Schriftliche Anweisung 1 ->
Beantworte anhand des Textauszugs über Frameworks unten diese Fragen:
(a) Was ist bei einer Neuimplementierung ungleich größer?
(b) Wodurch sind Monopole stets entstanden?
(c) Wie vergütet der Kunde den entstandenen Mehraufwand?
━━━━━ Vorliegender Textauszug
Es ist offensichtlich, dass der Einsatz von Frameworks und Bibliotheken nicht empfohlen wird und hier sollte man sich nicht durch anders lautende Meinung dilettantischer Herkunft einnebeln lassen. Zu groß sind die Sicherheitslücken, die bereits millionenfach durch die Verwendung veralteter Software entstanden sind, zu groß der Einarbeitungsaufwand in fremden und ganz offensichtlich veralteten und schlecht geschriebenen Code (hier sollte sich jeder Programmierer stets auf die eigenen Kenntnisse verlassen, denn jeder Entwickler kann nur für sich selbst den optimalen Code schreiben, somit muss ein Code von einem relativen und subjektiven Standpunkt betrachtet werden). Darüberhinaus ist der Lerneffekt ungleich größer bei einer Neuimplementierung, denn wie eingangs schon erwähnt wurde, ist lediglich der menschliche Entwicklungsstand nach wie vor primitiv und muss so durch Bildung gefördert werden. Die Vorteile der Eigenimplementierung sind also nicht zu übersehen und es sollte auch immer bedacht werden: Monopole entstanden stets durch den Mangel an Alternativen, folglich soll jeder Entwickler dazu angehalten sein, eigene Implementierungen einer Lösung zu forcieren und anderen vorzuziehen. Aber natürlich gilt dies nicht nur für Frameworks, auch die Funktionen einer Programmiersprache bilden stets eine Abstraktion alter Lösungen, von denen man nicht immer weiß, ob sie zuverlässig und vor allem nach aktuellen Technikstandards arbeiten. Folglich sollte man mit den grundlegenden Kommandos diese stets neuimplementieren, die Wartbarkeit des Codes bis zum nächsten Rewrite wird dadurch enorm gesteigert, da sich Fehler leichter finden lassen. Ein Fehler in einer nativen Funktion ist hingegen stets schwer lokalisierbar. Der hierbei entstandene Mehraufwand lässt sich übrigens später abrechnen und wird vom Kunden gern als professionelle Leistung entsprechend vergütet. Dies sei dem geneigten Entwickler aber nur nebenbei als gut gemeinter Ratschlag mit an die Hand gegeben.
━━━━━━━━━━
━━━━━ Die Eingabe
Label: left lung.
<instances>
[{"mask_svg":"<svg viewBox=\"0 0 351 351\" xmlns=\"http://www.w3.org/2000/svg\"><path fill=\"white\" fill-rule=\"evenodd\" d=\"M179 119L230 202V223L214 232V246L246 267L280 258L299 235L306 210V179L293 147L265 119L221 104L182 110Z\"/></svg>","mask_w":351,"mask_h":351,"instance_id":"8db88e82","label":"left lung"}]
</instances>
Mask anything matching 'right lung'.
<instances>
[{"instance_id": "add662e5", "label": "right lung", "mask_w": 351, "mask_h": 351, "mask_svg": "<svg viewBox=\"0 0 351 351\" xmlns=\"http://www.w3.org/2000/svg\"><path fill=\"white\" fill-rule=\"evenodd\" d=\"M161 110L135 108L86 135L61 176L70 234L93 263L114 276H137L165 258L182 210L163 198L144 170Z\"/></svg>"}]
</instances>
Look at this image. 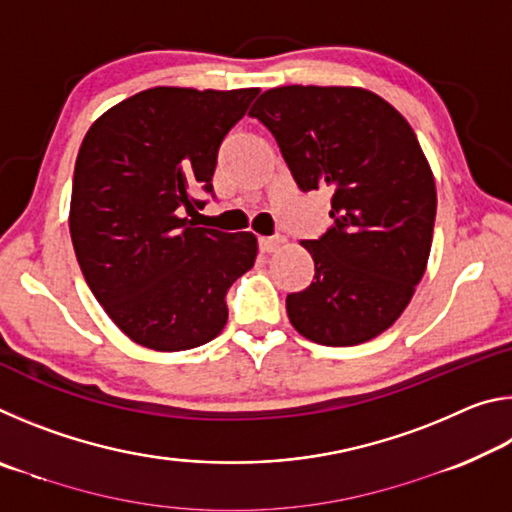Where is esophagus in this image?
I'll return each instance as SVG.
<instances>
[{"label":"esophagus","instance_id":"esophagus-1","mask_svg":"<svg viewBox=\"0 0 512 512\" xmlns=\"http://www.w3.org/2000/svg\"><path fill=\"white\" fill-rule=\"evenodd\" d=\"M284 246V237H259V250L262 253H275Z\"/></svg>","mask_w":512,"mask_h":512}]
</instances>
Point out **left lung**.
I'll list each match as a JSON object with an SVG mask.
<instances>
[{"instance_id":"8db88e82","label":"left lung","mask_w":512,"mask_h":512,"mask_svg":"<svg viewBox=\"0 0 512 512\" xmlns=\"http://www.w3.org/2000/svg\"><path fill=\"white\" fill-rule=\"evenodd\" d=\"M248 115L273 133L302 192H334L332 228L300 241L316 275L287 296L291 325L332 348L375 339L409 307L431 253L436 180L411 124L352 85L266 90Z\"/></svg>"}]
</instances>
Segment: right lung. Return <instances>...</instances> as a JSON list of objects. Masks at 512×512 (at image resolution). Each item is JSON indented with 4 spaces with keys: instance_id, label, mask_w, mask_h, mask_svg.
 I'll use <instances>...</instances> for the list:
<instances>
[{
    "instance_id": "obj_1",
    "label": "right lung",
    "mask_w": 512,
    "mask_h": 512,
    "mask_svg": "<svg viewBox=\"0 0 512 512\" xmlns=\"http://www.w3.org/2000/svg\"><path fill=\"white\" fill-rule=\"evenodd\" d=\"M259 88H151L119 101L76 155L69 235L108 318L155 352L192 350L228 323L225 291L257 259L253 232L196 228L223 137Z\"/></svg>"
}]
</instances>
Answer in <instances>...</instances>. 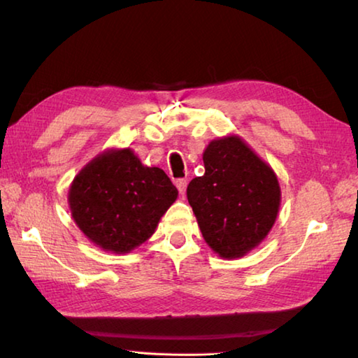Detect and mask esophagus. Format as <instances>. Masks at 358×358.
Here are the masks:
<instances>
[{
	"label": "esophagus",
	"instance_id": "1",
	"mask_svg": "<svg viewBox=\"0 0 358 358\" xmlns=\"http://www.w3.org/2000/svg\"><path fill=\"white\" fill-rule=\"evenodd\" d=\"M186 178H178L177 181H175V186H177V189L180 191V194L181 196H185V192H186Z\"/></svg>",
	"mask_w": 358,
	"mask_h": 358
}]
</instances>
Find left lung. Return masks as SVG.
<instances>
[{"label":"left lung","mask_w":358,"mask_h":358,"mask_svg":"<svg viewBox=\"0 0 358 358\" xmlns=\"http://www.w3.org/2000/svg\"><path fill=\"white\" fill-rule=\"evenodd\" d=\"M203 164L205 173L186 189L203 238L221 257L245 256L275 224L281 201L276 175L235 136L211 142Z\"/></svg>","instance_id":"8db88e82"}]
</instances>
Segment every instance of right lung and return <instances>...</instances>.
<instances>
[{
	"instance_id": "add662e5",
	"label": "right lung",
	"mask_w": 358,
	"mask_h": 358,
	"mask_svg": "<svg viewBox=\"0 0 358 358\" xmlns=\"http://www.w3.org/2000/svg\"><path fill=\"white\" fill-rule=\"evenodd\" d=\"M177 196L164 171L142 166L126 148L90 162L71 186L69 205L77 226L93 243L129 252L153 235Z\"/></svg>"
}]
</instances>
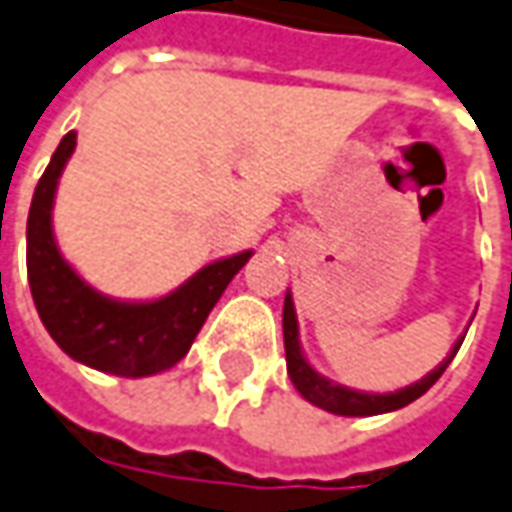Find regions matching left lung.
I'll list each match as a JSON object with an SVG mask.
<instances>
[{
	"mask_svg": "<svg viewBox=\"0 0 512 512\" xmlns=\"http://www.w3.org/2000/svg\"><path fill=\"white\" fill-rule=\"evenodd\" d=\"M462 341H465V338L456 341V346L451 349V355L442 360L434 372H428L423 380L411 383V386L400 389V392H355V389H346V386H338V383H332L327 377H321L312 369L310 363H307V358L301 355V346H298V321L296 310H293V298H290V293L284 298V352H287V375L293 380V386L301 392V397H307L312 406L332 411V414H344V417H372V414H386V411H397V408L414 403L417 397H423V394L440 380L442 372L448 369V363H451L456 352H459Z\"/></svg>",
	"mask_w": 512,
	"mask_h": 512,
	"instance_id": "left-lung-1",
	"label": "left lung"
}]
</instances>
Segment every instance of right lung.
Returning a JSON list of instances; mask_svg holds the SVG:
<instances>
[{
	"instance_id": "right-lung-1",
	"label": "right lung",
	"mask_w": 512,
	"mask_h": 512,
	"mask_svg": "<svg viewBox=\"0 0 512 512\" xmlns=\"http://www.w3.org/2000/svg\"><path fill=\"white\" fill-rule=\"evenodd\" d=\"M72 149L75 132L61 137L27 216V281L41 324L84 366L118 377L157 375L185 358L208 312L253 253L245 250L208 264L157 301L129 304L101 296L61 259L50 222L58 177Z\"/></svg>"
}]
</instances>
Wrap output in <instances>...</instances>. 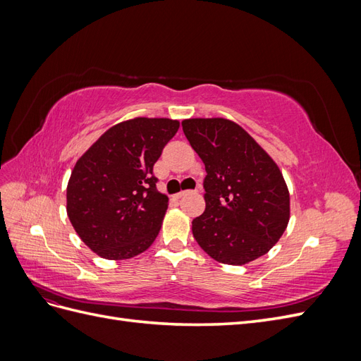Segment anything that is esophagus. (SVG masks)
Masks as SVG:
<instances>
[{"instance_id":"1","label":"esophagus","mask_w":361,"mask_h":361,"mask_svg":"<svg viewBox=\"0 0 361 361\" xmlns=\"http://www.w3.org/2000/svg\"><path fill=\"white\" fill-rule=\"evenodd\" d=\"M187 192H188V191H180V192H178V194H176V199H182L183 195L187 194Z\"/></svg>"}]
</instances>
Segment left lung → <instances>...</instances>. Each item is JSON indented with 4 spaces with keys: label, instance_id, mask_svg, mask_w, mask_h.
Returning <instances> with one entry per match:
<instances>
[{
    "label": "left lung",
    "instance_id": "1",
    "mask_svg": "<svg viewBox=\"0 0 361 361\" xmlns=\"http://www.w3.org/2000/svg\"><path fill=\"white\" fill-rule=\"evenodd\" d=\"M182 129L207 173L204 212L192 220L195 241L227 265L267 255L290 216L288 185L274 159L232 120L187 118Z\"/></svg>",
    "mask_w": 361,
    "mask_h": 361
}]
</instances>
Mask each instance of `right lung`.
<instances>
[{
  "mask_svg": "<svg viewBox=\"0 0 361 361\" xmlns=\"http://www.w3.org/2000/svg\"><path fill=\"white\" fill-rule=\"evenodd\" d=\"M178 129V120L130 118L108 129L76 161L66 211L97 256L130 259L154 244L169 207L154 166Z\"/></svg>",
  "mask_w": 361,
  "mask_h": 361,
  "instance_id": "right-lung-1",
  "label": "right lung"
}]
</instances>
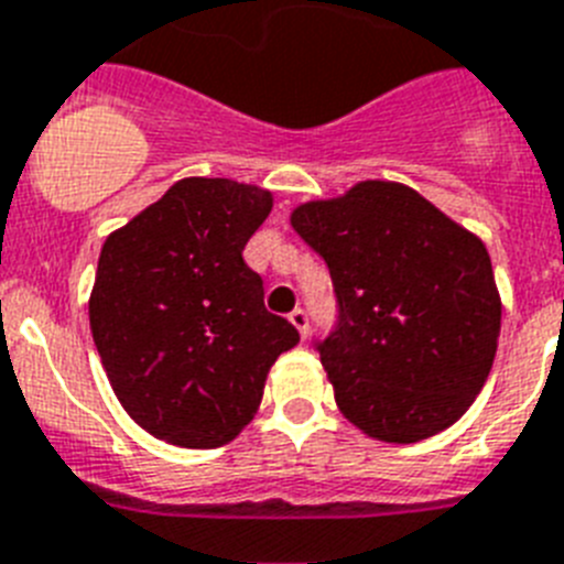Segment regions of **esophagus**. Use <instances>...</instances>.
Wrapping results in <instances>:
<instances>
[{
	"label": "esophagus",
	"mask_w": 564,
	"mask_h": 564,
	"mask_svg": "<svg viewBox=\"0 0 564 564\" xmlns=\"http://www.w3.org/2000/svg\"><path fill=\"white\" fill-rule=\"evenodd\" d=\"M290 321L297 333H301V338H306V333H310V315H306V310H301V306H297V310H292Z\"/></svg>",
	"instance_id": "obj_1"
}]
</instances>
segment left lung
Listing matches in <instances>:
<instances>
[{"instance_id": "8db88e82", "label": "left lung", "mask_w": 564, "mask_h": 564, "mask_svg": "<svg viewBox=\"0 0 564 564\" xmlns=\"http://www.w3.org/2000/svg\"><path fill=\"white\" fill-rule=\"evenodd\" d=\"M290 220L338 297L318 352L340 413L390 444L456 424L490 376L501 329L481 238L392 180L301 203Z\"/></svg>"}]
</instances>
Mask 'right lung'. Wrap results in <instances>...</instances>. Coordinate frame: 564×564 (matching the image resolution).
I'll return each mask as SVG.
<instances>
[{
	"label": "right lung",
	"instance_id": "add662e5",
	"mask_svg": "<svg viewBox=\"0 0 564 564\" xmlns=\"http://www.w3.org/2000/svg\"><path fill=\"white\" fill-rule=\"evenodd\" d=\"M272 192L177 180L102 243L88 318L122 410L177 447L229 444L258 413L278 355L301 340L263 306L243 246Z\"/></svg>",
	"mask_w": 564,
	"mask_h": 564
}]
</instances>
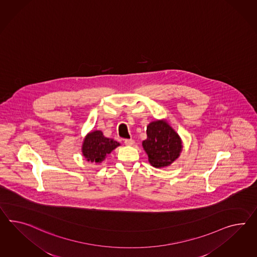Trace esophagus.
<instances>
[{
    "label": "esophagus",
    "instance_id": "obj_1",
    "mask_svg": "<svg viewBox=\"0 0 257 257\" xmlns=\"http://www.w3.org/2000/svg\"><path fill=\"white\" fill-rule=\"evenodd\" d=\"M124 143H125V145H130V146L135 144L134 140H132V139H125V141H124Z\"/></svg>",
    "mask_w": 257,
    "mask_h": 257
}]
</instances>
━━━━━━━━━━
Schriftliche Anweisung 2 ->
Bitte such aus den rohen Zeilen oben jede Zeile heraus, die die Zeichenfolge „indented“ enthält.

Endgültige Antwort 1 ->
(a) Der Lerneffekt.
(b) Durch den Mangel an Alternativen.
(c) Gern als professionelle Leistung.

Endgültige Antwort 2 ->
Segment: right lung. Return <instances>...</instances> as a JSON list of objects. Masks at 512×512 (at image resolution). Each item is JSON indented with 4 spaces with keys: instance_id, label, mask_w, mask_h, mask_svg.
Segment left lung → <instances>...</instances>. Each item is JSON indented with 4 spaces with keys: label, instance_id, mask_svg, mask_w, mask_h.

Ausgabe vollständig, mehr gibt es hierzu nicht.